Transak — rising competitor
Transak — Indian onramp, actively integrating into Web3 wallets and mini-apps. By 2026 one of the main rising players, especially for emerging markets.
Pros:
- Supports INR (India), BRL (Brazil), MXN (Mexico) — emerging markets well covered.
- UPI for India — instant payments.
- Growing TON integration.
Cons:
- Fewer countries than Mercuryo/MoonPay (130).
- Not the cheapest.
Changelly — for swaps, not fiat
Changelly — mainly a swap service (USDT ↔ TON ↔ BTC), not a true fiat onramp. For fiat uses MoonPay/Simplex as partners.
Pros:
- Best swap rate on TON ↔ USDT/BTC/ETH among aggregators.
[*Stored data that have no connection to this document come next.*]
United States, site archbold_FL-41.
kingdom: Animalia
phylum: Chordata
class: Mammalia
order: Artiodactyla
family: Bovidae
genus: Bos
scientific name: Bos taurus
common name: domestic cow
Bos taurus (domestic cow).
- 200+ cryptocurrencies supported.
- No registration for swaps up to $1000.
Cons:
- Fiat onramp = proxy, uses Mercuryo/MoonPay internally.
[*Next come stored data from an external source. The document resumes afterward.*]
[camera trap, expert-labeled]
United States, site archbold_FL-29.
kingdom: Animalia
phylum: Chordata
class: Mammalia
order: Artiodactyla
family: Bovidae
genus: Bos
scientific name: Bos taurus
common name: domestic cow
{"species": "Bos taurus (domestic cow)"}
- Not cheaper than direct Mercuryo purchase.
Where onramps are integrated
Tonkeeper
Tonkeeper → “Buy TON” → Mercuryo or MoonPay. Convenient onboarding from non-RF jurisdictions.
MyTonWallet
MyTonWallet → menu → “Buy” → MoonPay or Mercuryo. UX slightly slower than Tonkeeper, but the wallet is open-source.
Bitget Wallet
Bitget Wallet → Buy → Mercuryo / Banxa. Bitget — multi-chain wallet, actively uses Mercuryo for TON.
Exchanges
Bybit/OKX/Binance ship their own embedded onramps. Pros — instant TON on the exchange account without withdrawal. Cons — KYC required at registration stage.
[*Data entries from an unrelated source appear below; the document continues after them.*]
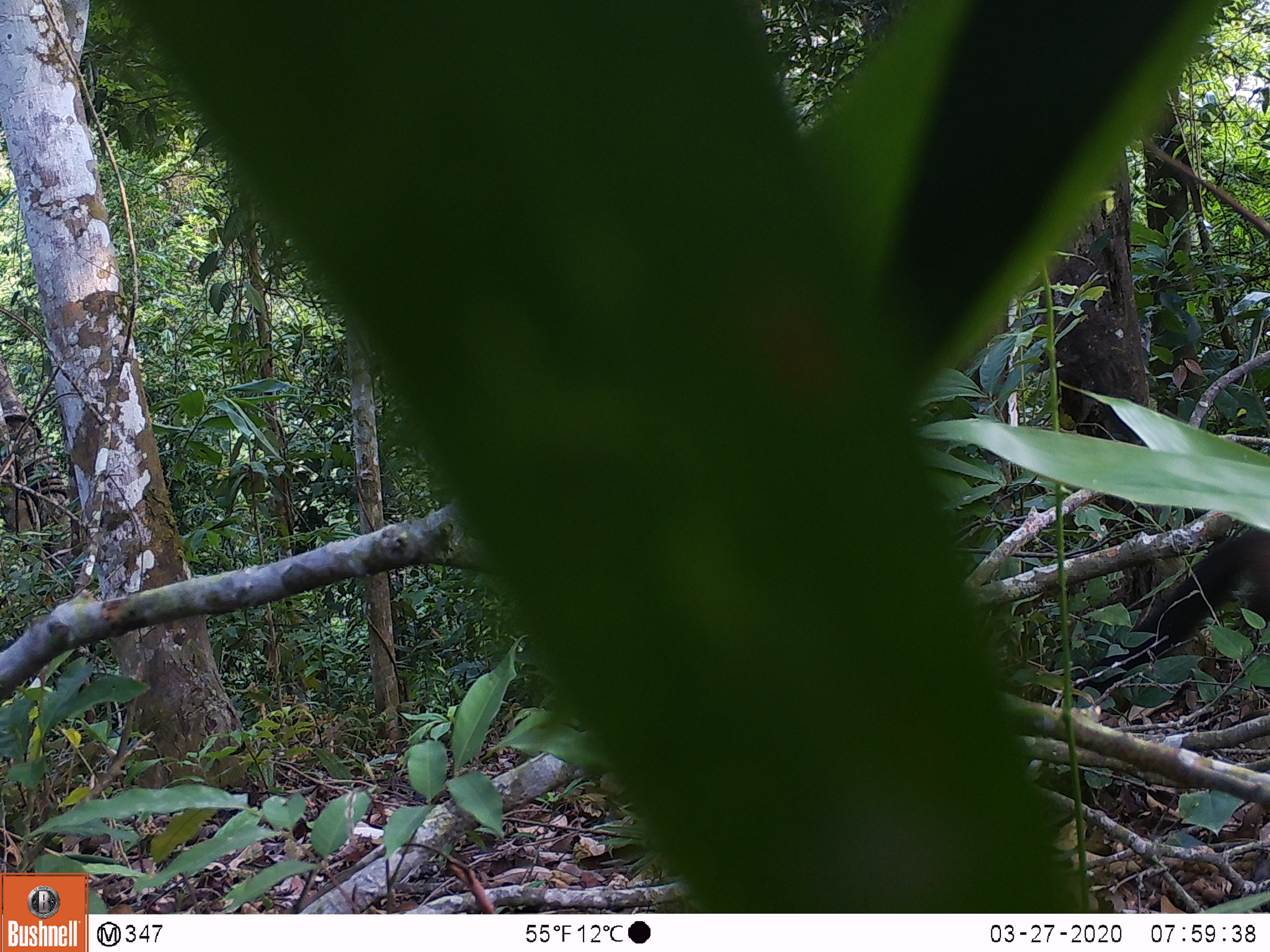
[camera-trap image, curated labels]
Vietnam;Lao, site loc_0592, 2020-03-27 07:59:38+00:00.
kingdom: Animalia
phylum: Chordata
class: Mammalia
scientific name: Mammalia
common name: mammal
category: unidentified small mammal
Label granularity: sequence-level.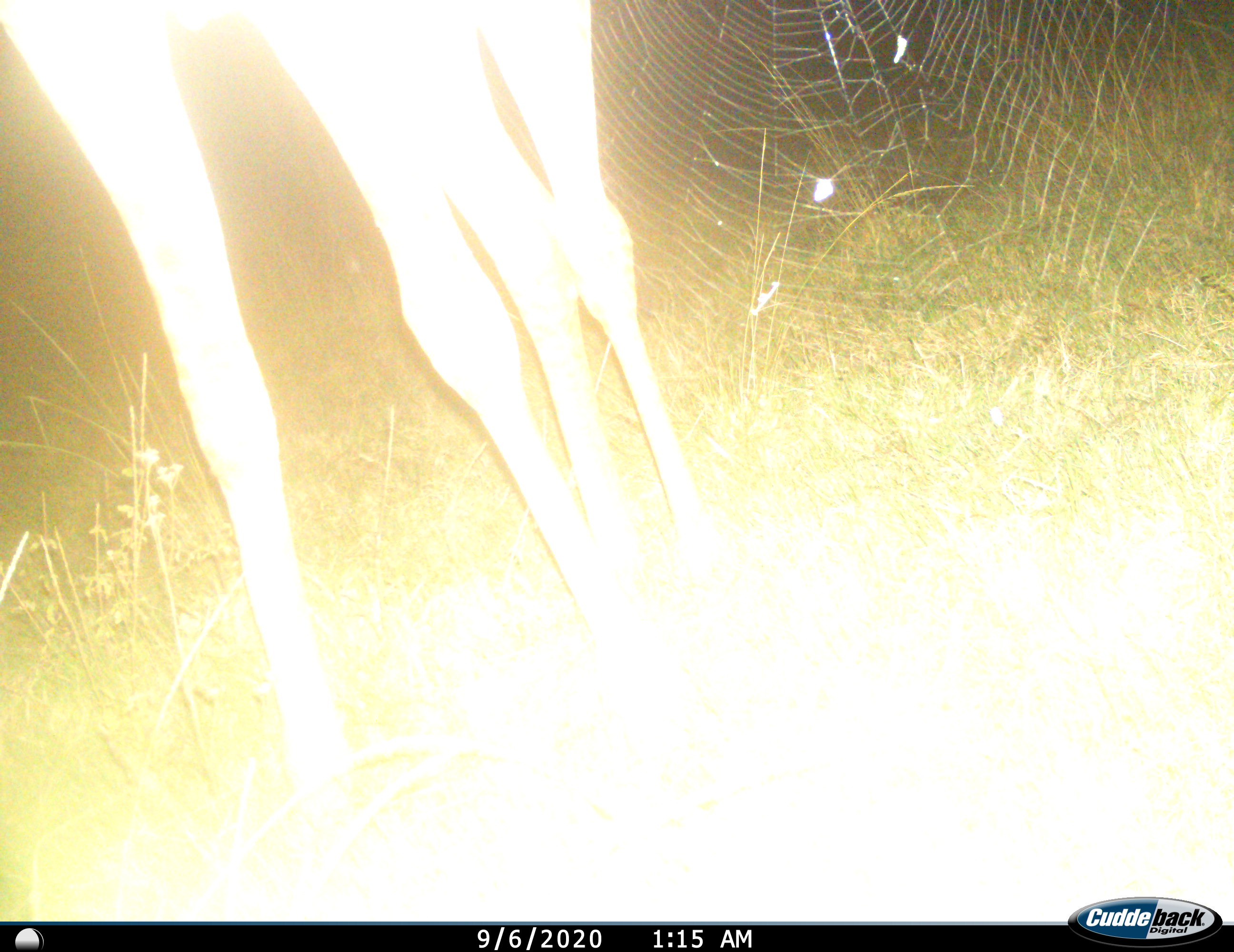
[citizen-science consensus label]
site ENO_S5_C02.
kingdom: Animalia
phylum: Chordata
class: Mammalia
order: Artiodactyla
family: Giraffidae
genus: Giraffa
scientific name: Giraffa camelopardalis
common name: giraffe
Giraffe (Giraffa camelopardalis), count 1. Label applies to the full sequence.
Purchase via onramp through Tonkeeper
- Open Tonkeeper → ”+” menu (top right).
- “Buy Toncoin” → pick country/currency.
- Mercuryo or MoonPay option (Tonkeeper shows multiple providers).
- Enter amount (EUR/USD/etc.) and payment method (card / Apple Pay / SEPA).
- If KYC required — passport photo + selfie + face check (5-15 minutes).
- Confirm transaction.
- TON lands at your Tonkeeper address in 5-15 minutes.
Security
All 5 onramps are regulated financial firms with PCI-DSS compliance (for card data) and AML programmes. Technically card data is safe.
Real risks:
-
Phishing clones. Fake sites mimicking Mercuryo/MoonPay capture card data. Mitigation: always enter via your wallet (Tonkeeper, etc.), not Google search.
-
Short-window custodial risk. TON arrives directly at your wallet address — once it’s there you own it. Window “between card and blockchain” — a few minutes — theoretically the onramp could delay or cancel. 2024-2025 — no incidents on mainstream providers.
-
Card may be declined. Sometimes the issuing bank rejects crypto onramps as “high-risk merchant”. Solution: switch bank or method (another bank’s card / SEPA / Apple Pay).
Taxes
Most jurisdictions: buying TON via onramp = property acquisition. Tax base = fiat amount at purchase time. Sale (disposing of TON) — 13% PIT in Russia, similar in other countries.
Keep the onramp receipt (email or wallet) as proof of acquisition cost.
First-purchase checklist
- Opened official wallet (Tonkeeper / MyTonWallet / Bitget Wallet)
- Not in RF jurisdiction (or have non-RF card)
- Passport ready in case of KYC
- Amount ≤ no-KYC threshold or ready to verify
- Card not previously declined on crypto operations
- Saved onramp receipt (email or screenshot)
Bottom line
Fiat onramps for TON in 2026 — Mercuryo, MoonPay, Banxa, Transak, Changelly. For RF users they’re not directly available (cards blocked); working channel — P2P + non-RF card. For other countries — onboarding 5-15 minutes, fees 3.5-7%, best integration via Tonkeeper.
Non-RF user wanting TON fastest — open Tonkeeper, tap “Buy”, pick Mercuryo. Optimising fee — pick Banxa.